Lindsey: Do you ever feel like there’s a downside to how we were raised?
Mindy: Sure, if you reject societal expectations…There’s going to be a reaction to that. I have a post-graduate degree, but I think focusing on a career holds less value to me than it does to other people.
Lindsey: What does hold the most value you for you?
Mindy: Having interests, and knowledge and learning, creating things, and being a good person.
That’s a pretty good answer. But I don’t know if those are the top-5 most valued things in our larger society (maybe that last one makes the cut). But is there an underlying danger in the message that learning, curiosity and creativity are goals in and of themselves? Does that produce people less inclined to find and enjoy traditional “success”?
Within the scope of this blog, I am self-conscious about whether or not our family’s experiment in child-led learning resulted in my sisters and me being good poster-children of the unschooling approach. I mean, we’re ok! Our struggles are certainly not exotic, but I don’t see us as over-achievers, either.
During college and after, I worked in a number of jobs in arts education with children. I liked the work and enjoyed kids. Then, not long after my graduation from art school, I was in an art show in New York City, made a little cash, quit my job, packed the car, and had three months of spirit-questing and driving across the country. About a year after I returned to the West Coast from that journey, my husband-to-be and I left again to live in Portugal for several months. We stopped in New York City on the way home, and we fell completely in love with the town. Not long after that, there we were, living in New York!

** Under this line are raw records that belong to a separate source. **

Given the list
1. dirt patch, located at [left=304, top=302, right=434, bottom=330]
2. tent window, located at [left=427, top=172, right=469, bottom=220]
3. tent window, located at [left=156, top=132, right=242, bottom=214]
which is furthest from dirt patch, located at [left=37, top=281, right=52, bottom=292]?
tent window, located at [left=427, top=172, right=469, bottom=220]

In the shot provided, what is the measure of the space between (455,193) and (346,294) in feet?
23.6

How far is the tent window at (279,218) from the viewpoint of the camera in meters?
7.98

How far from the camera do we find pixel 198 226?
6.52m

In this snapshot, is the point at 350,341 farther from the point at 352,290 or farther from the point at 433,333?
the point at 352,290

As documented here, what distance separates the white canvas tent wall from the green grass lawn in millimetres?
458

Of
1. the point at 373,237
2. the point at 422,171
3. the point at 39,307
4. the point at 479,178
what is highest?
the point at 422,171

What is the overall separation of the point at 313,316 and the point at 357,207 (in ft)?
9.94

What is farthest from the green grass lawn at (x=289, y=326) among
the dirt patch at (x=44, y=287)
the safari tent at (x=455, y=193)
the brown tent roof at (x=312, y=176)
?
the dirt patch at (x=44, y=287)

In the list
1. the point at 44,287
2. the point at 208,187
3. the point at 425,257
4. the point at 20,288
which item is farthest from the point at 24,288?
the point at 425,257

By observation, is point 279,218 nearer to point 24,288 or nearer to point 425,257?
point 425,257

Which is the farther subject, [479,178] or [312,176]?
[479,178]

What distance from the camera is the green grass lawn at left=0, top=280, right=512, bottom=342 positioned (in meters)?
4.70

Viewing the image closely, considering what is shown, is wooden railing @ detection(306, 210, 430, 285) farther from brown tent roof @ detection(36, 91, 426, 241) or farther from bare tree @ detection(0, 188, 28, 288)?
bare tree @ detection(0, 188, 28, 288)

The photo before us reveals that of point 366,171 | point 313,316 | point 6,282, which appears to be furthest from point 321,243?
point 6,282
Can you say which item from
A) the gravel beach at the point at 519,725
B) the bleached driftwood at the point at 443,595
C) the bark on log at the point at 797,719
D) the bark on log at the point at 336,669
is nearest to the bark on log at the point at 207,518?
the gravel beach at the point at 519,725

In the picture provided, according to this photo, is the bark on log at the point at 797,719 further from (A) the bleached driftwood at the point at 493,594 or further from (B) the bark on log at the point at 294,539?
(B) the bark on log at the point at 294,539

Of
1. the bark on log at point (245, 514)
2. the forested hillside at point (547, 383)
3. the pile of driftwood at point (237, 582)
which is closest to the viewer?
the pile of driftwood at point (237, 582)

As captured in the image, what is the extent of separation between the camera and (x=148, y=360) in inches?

Because I had always loved kids, and because nannying can be good money in New York, I applied to a “boutique” nanny service. I interviewed with a family in lower Manhattan; the parents worked on Wall Street. They said they loved the nanny they had, but she wasn’t worldly enough now that the kids were toddlers. They told me about their 3 year old studying for an important IQ test, and interviews for Kindergarten… Then the mom told the dad where to sit on the sofa. I knew that these weren’t my people.
But the other funny thing that hit me in that interview was the realization that I was a fun, bohemian, artistic, well-traveled accessory for these children. But, by the measure of the parents’ values, I wasn’t worth more than being “the help.” Certainly, if their kids ended up being me, that would be a failure for them.
My husband and I talk a lot about defining success, pursuing meaningful work, growthful work, gainful work; balancing commitments and practicality with our “bohemian” priorities like freedom for travel and creativity. And when we talk about kids and education, we swear we won’t send them to art school!
So, I didn’t go to Yale, or make a start-up, or invent something game-changing, or earn six figures doing anything. Nor have I swung the other way! I don’t have a beautiful farm in the woods and a bunch of naked babies… I live with Josh and our two cats in an apartment, and I am incredibly average! I keep operating on an internal compass towards personal meaning, love, responsibility, inspiration and curiosity.
The thing about the pursuit of happiness is that it’s a slippery goal. Every time you get somewhere, the ground shifts, and things rearrange, and you gotta keep moving, all the time!
Maybe my cousin will fare better.
Seems to me you’re faring just fine! I agree with you that for most the 20’s are a time of searching.
I wanted to thank you for writing this. Although I appreciate hearing the stories of the incredibly “successful” unschoolers and drop-outs that made millions, etc., and those are good stories to share with others, those stories make me squirm at least a little. It feels as if we’re saying that every unschooler should grow up to be huge and well-known. When in truth all I want for our son is for him to enjoy life and learning, and feel he has the power to follow any dream. Monetary and commercial success does not equal happiness.